Stephen Kinzey: Pleaded not guilty to possession of a controlled substance for sale, receiving stolen property, conspiracy to distribute illegal narcotics, being in possession of a controlled substance while armed with a loaded firearm, and participating in a criminal street gang.

Holly Robinson: Pleaded not guilty to possession of a controlled substance for sale, conspiracy, possession of a controlled substance while armed with loaded firearm.

Hans Preszler: Pleaded not guilty to conspiracy.

Jeremy Disney: Pleaded not guilty to possession of a controlled substance for sale, conspiracy.

Eric Cortez: Pleaded guilty to conspiracy and was sentenced to 119 days in jail, three years’ probation. On June 20, 2012, Cortez got another 177 days in jail for violating probation.
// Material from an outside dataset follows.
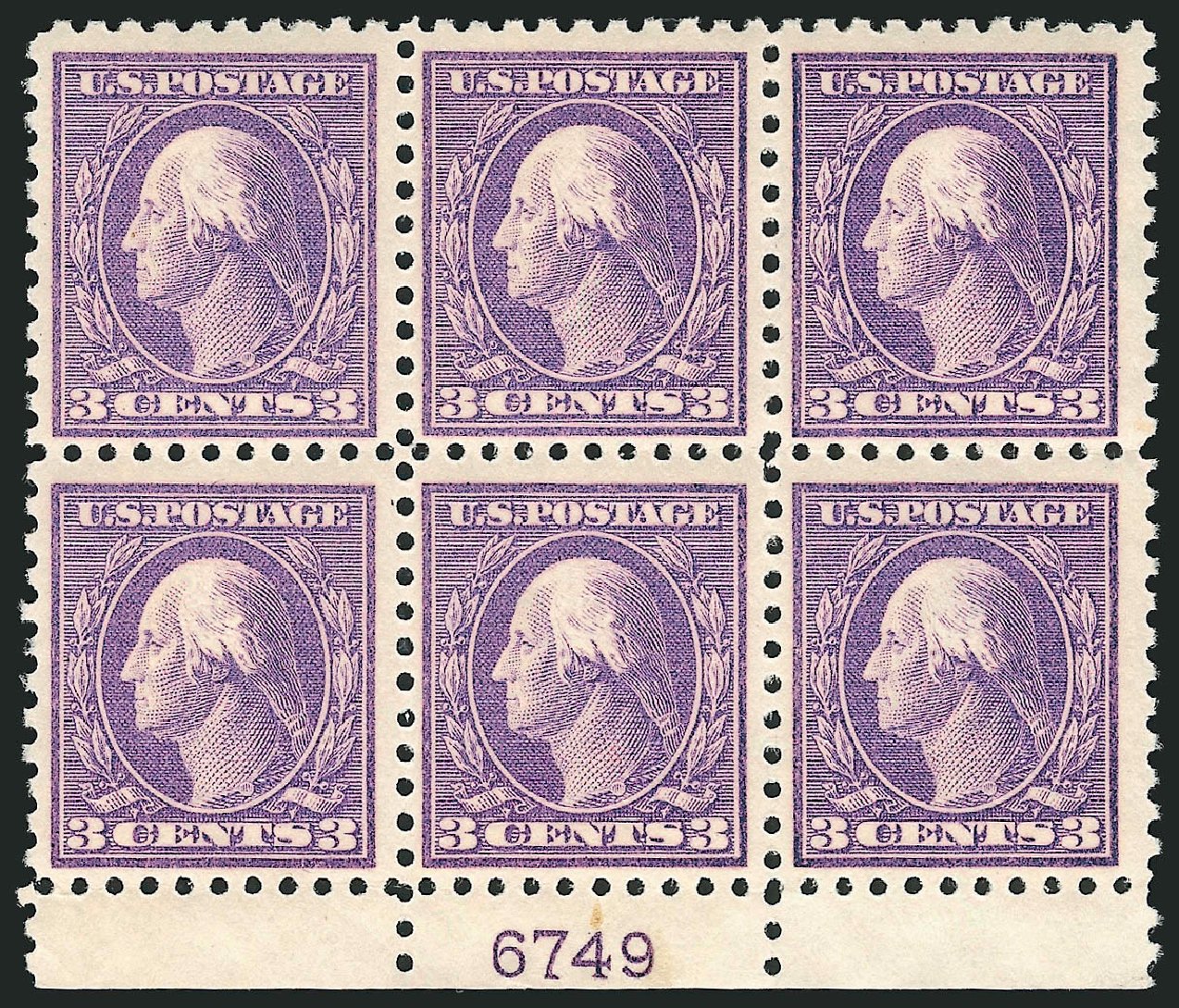 US Stamp Prices Scott Catalogue #426: 1914 3c Washington Perf 10. Robert Siegel Auction Galleries, Dec 2009, Sale 982, Lot 5812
Edward Freer: Pleaded guilty to possession of controlled substance for sale. He was sentenced to approximately 13 months in jail.

Chelsea Marie Johnson: Pleaded guilty to conspiracy and was sentenced to 165 days in jail with three years’ probation.

Wendi Lee Witherell: Pleaded guilty to possession of controlled substance for sale. She was sentenced to 100 days in jail with three years’ probation.

Christopher Allen Rikerd: Pleaded guilty to possession of a controlled substance, participating in a criminal street gang. He was sentenced to approximately 11 months in prison.